> _Required task_
Return the lines of the listing below, starting with the line that contains "Which reference, (1)" and continuing through the last line of the listing, with both ends included. Copy each line unchanged.

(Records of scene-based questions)

┌────────

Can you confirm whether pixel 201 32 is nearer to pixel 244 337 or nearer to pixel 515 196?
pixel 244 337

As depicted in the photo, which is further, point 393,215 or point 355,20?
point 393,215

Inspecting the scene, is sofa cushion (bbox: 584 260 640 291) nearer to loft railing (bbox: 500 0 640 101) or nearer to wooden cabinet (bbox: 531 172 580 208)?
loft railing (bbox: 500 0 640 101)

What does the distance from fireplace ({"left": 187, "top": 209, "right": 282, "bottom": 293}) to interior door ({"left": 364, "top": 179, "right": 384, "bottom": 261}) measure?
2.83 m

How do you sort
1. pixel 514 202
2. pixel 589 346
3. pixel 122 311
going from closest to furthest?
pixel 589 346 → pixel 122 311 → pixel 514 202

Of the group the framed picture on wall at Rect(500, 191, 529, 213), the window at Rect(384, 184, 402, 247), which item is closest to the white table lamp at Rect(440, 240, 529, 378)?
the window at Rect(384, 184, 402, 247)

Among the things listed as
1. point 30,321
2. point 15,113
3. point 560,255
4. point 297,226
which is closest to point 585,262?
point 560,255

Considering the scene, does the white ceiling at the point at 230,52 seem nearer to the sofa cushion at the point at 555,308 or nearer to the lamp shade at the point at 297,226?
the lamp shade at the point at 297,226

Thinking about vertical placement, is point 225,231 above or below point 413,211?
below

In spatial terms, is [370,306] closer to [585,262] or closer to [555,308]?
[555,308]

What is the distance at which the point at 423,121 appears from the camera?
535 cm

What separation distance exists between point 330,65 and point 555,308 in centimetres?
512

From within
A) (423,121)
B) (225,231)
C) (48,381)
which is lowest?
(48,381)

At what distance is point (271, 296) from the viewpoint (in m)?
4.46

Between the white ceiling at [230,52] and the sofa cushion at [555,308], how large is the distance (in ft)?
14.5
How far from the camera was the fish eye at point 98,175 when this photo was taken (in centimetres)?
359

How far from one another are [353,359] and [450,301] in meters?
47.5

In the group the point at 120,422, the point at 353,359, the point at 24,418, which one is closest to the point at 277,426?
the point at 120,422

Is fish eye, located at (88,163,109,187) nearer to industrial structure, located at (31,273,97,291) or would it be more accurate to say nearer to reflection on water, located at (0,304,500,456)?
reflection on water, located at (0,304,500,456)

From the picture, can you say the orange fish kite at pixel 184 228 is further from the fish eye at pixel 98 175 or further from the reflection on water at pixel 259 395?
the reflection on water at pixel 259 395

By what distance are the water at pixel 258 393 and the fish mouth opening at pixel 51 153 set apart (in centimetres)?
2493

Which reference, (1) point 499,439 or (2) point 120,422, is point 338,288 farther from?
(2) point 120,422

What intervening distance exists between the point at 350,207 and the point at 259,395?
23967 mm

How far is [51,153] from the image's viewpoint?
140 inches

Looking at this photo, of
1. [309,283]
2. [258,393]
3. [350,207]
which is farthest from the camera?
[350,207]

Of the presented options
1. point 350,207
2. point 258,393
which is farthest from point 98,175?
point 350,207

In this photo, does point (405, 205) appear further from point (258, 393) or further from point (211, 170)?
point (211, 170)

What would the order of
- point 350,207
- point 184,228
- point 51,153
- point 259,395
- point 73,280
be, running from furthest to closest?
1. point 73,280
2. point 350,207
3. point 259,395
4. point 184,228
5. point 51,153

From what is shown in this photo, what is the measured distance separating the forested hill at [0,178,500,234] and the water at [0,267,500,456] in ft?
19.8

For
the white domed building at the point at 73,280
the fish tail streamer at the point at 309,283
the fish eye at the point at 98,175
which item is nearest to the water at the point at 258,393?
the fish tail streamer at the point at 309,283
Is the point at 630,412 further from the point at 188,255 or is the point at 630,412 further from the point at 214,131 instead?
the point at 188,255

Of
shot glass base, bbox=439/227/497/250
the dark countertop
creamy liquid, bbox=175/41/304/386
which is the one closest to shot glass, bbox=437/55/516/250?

└────────

> _Answer to this task_
Which reference, (1) point 499,439 or (2) point 120,422, is point 338,288 farther from?
(2) point 120,422

What intervening distance exists between the point at 350,207 and the point at 259,395?
23967 mm

How far is [51,153] from the image's viewpoint?
140 inches

Looking at this photo, of
1. [309,283]
2. [258,393]
3. [350,207]
which is farthest from the camera?
[350,207]

Of the presented options
1. point 350,207
2. point 258,393
which is farthest from point 98,175?
point 350,207

In this photo, does point (405, 205) appear further from point (258, 393) or further from point (211, 170)?
point (211, 170)

What would the order of
- point 350,207
- point 184,228
- point 51,153
- point 259,395
- point 73,280
be, running from furthest to closest?
1. point 73,280
2. point 350,207
3. point 259,395
4. point 184,228
5. point 51,153

From what is shown in this photo, what is the measured distance separating the forested hill at [0,178,500,234] and the water at [0,267,500,456] in ft?
19.8

For
the white domed building at the point at 73,280
the fish tail streamer at the point at 309,283
the fish eye at the point at 98,175
which item is nearest to the water at the point at 258,393?
the fish tail streamer at the point at 309,283
Is the point at 630,412 further from the point at 188,255 or is the point at 630,412 further from the point at 214,131 instead?
the point at 188,255

Of
shot glass base, bbox=439/227/497/250
the dark countertop
creamy liquid, bbox=175/41/304/386
which is the one closest to shot glass, bbox=437/55/516/250?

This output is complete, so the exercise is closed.